Cai switched to academia in 2004 after years of serving the government and was one of the few reformists to command respect both within and outside the government.
A soldier with the People's Liberation Army during the Cultural Revolution, he joined the China University of Political Science and Law in 1979, where he began his legal studies. He continued working in the politics department upon graduation, but switched in 1986 to the National People's Congress Standing Committee, the country's highest
legislative body, where he stayed for the next 17 years. He was vice-bureau-chief of the NPC Standing Committee secretariat when he left at the end of 2003.
Saying he wanted more freedom to do research, Cai returned to the university and taught administrative law. He also advocated constitutional democracy - striving to realise democracy through implementing the constitution and strengthening the law. He was director of the university's Institute for Study on Constitutionalism while also
serving as a dedicated member of the Centre for People's Congress and Foreign Legislative Study at Peking University.
A model scholar, he pursued his goals through "a combination of field experience and academic rigour", many of his contemporaries said.
He wrote more than 200 research papers and often made comments in the media, with emphasis on the election and People's Congress systems, raising governance and state budget transparency, and, more recently, fighting discrimination.
Even when he worked for the NPC, he advanced rational arguments on why and how democracy should be realised in China.

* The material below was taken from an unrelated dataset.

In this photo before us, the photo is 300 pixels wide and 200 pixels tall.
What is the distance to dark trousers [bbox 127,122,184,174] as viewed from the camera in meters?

In 2003 he published a research paper arguing against the contention that electoral democracy would not work because most of the citizens were not educated enough. Many believe that paper landed him in trouble and prompted his move into academia. His last book, Democracy is a Modern Lifestyle, was published in January.
Online postings and rights advocates mourned his passing. "We have lost an inspiring teacher, a respected scholar in law, a good friend for the civil community, and a public intellectual who fights for the rights of the less privileged in Chinese society," the Yirenping Centre, an anti-discrimination legal aid group, said.